2014 saw the first epidemic of the Ebola virus. The already weak health system totally collapsed in large parts of the country. Hospitals had to be closed down due to lacking quarantine wards. Numerous doctors and members of the nursing staff became victims of the epidemic themselves. The Cap Anamur team was able to defy the lethal virus with a special admission and isolation ward as well as a shelter for Ebola orphans and children who had been in contact with Ebola. But much hard work still lay ahead of them after the Ebola outbreak because the health system had to be completely rebuilt again.

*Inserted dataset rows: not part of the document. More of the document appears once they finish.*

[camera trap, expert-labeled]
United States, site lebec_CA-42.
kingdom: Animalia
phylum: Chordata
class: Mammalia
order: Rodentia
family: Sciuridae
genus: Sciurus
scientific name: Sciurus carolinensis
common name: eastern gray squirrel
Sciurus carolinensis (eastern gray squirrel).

A hospital in Makeni, the large children’s hospital in the capital Freetown, hygiene and educational measures in the slums, a shelter for street children – in no other country, Cap Anamur currently has so many different projects as in Sierra Leone. Our local teams are active 24 hours a day not only to help the people in Sierra Leone in case of emergencies, but also to leave a positive mark in the long run and to set up a structure that will eventually enable us to confidently leave Sierra Leone to its own devices.

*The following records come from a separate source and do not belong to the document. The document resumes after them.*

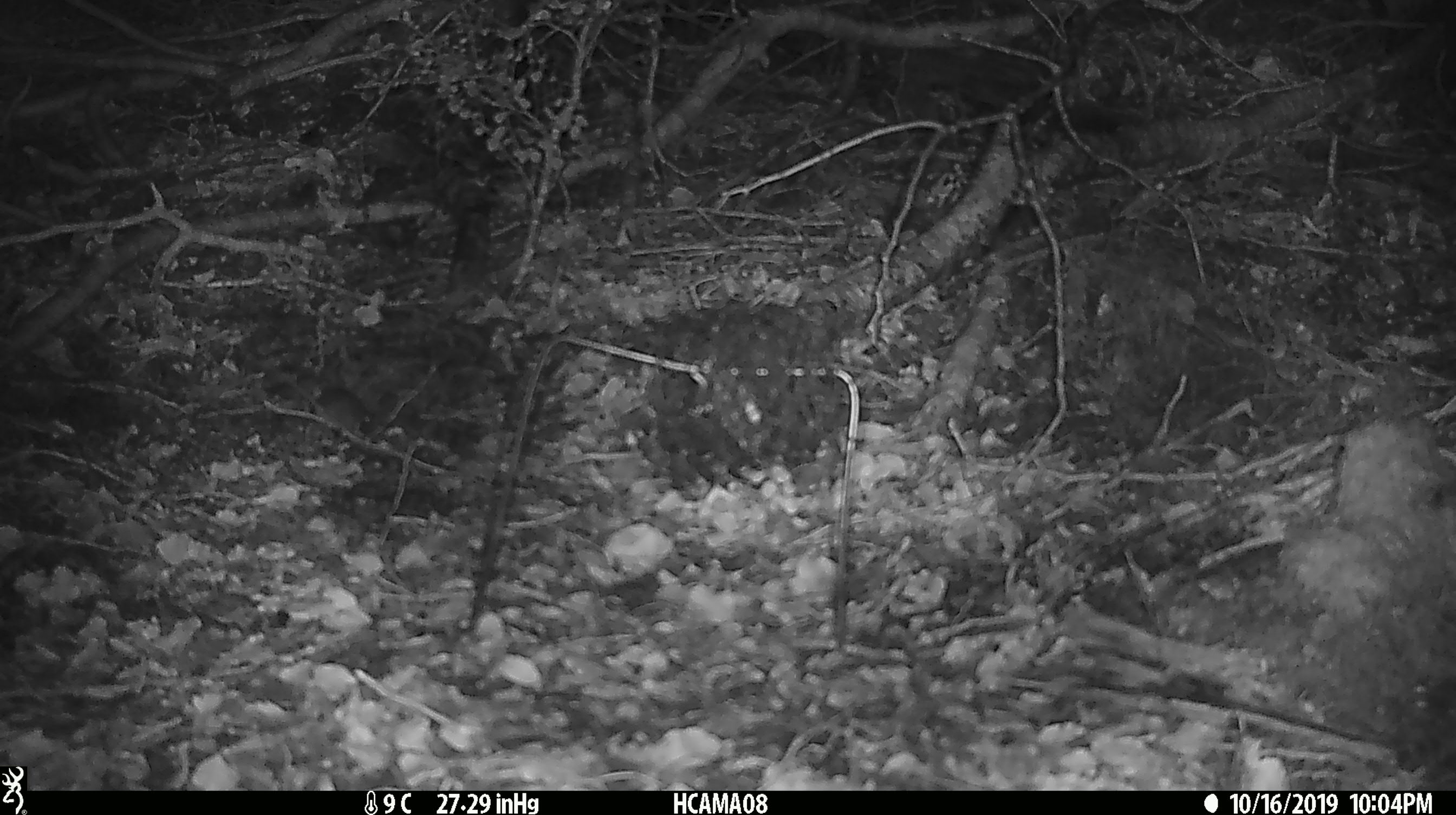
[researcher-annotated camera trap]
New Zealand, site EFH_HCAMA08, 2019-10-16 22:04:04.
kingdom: Animalia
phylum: Chordata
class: Mammalia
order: Rodentia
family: Muridae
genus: Mus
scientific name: Mus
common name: mouse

But this will take quite some time as the already precarious health system is in great danger again. Hard working conditions, small salaries, inadequate medicine and materials on the wards, long hours and hardly any or no support from the ministry are what doctors had to deal with on a day-to-day basis during the last years in Sierra Leone. Despite many talks with the responsible parties, nothing changed. The consequences of this are exhaustion, occupational accidents and nearly no young medics graduating from the universities.
Therefore, local doctors in Sierra Leone went on strike yesterday.

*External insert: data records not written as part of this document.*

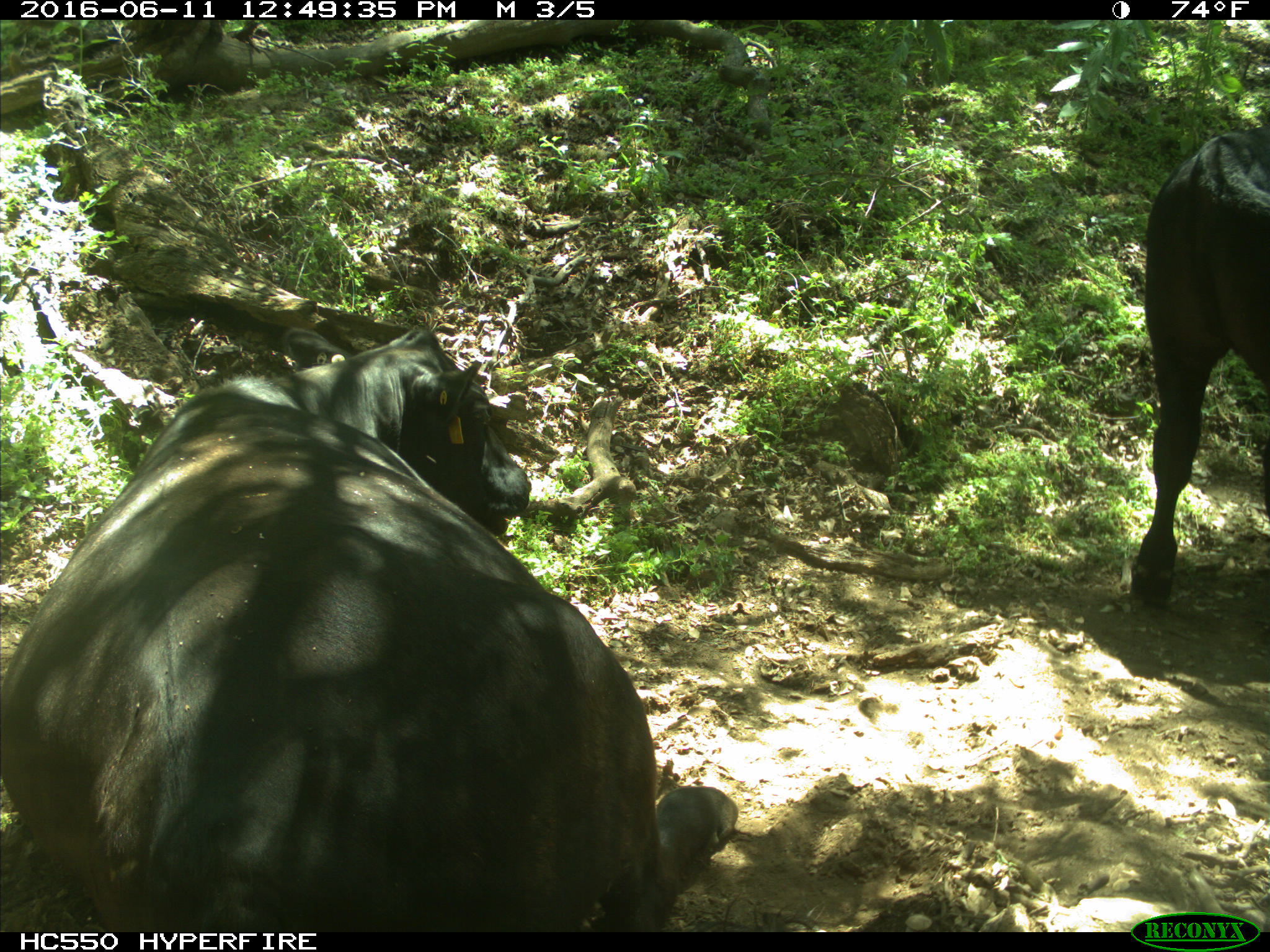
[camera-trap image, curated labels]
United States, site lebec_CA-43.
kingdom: Animalia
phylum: Chordata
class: Mammalia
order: Artiodactyla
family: Bovidae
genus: Bos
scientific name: Bos taurus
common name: domestic cow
Bos taurus (domestic cow).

Our local teams who know about the catastrophic nature of the medical situation are able to understand this, but nevertheless have to face treating all patients alone now. A severe endurance test for everyone involved. Our CEO Dr. Werner Strahl has already addressed a letter to the Ministry of Health in which he calls for peaceful talks and a quick resolution to the controversy.
Our local teams hope for improved working conditions for doctors in Sierra Leone as well as for a quick resumption of work. Because the current situation is unbearable.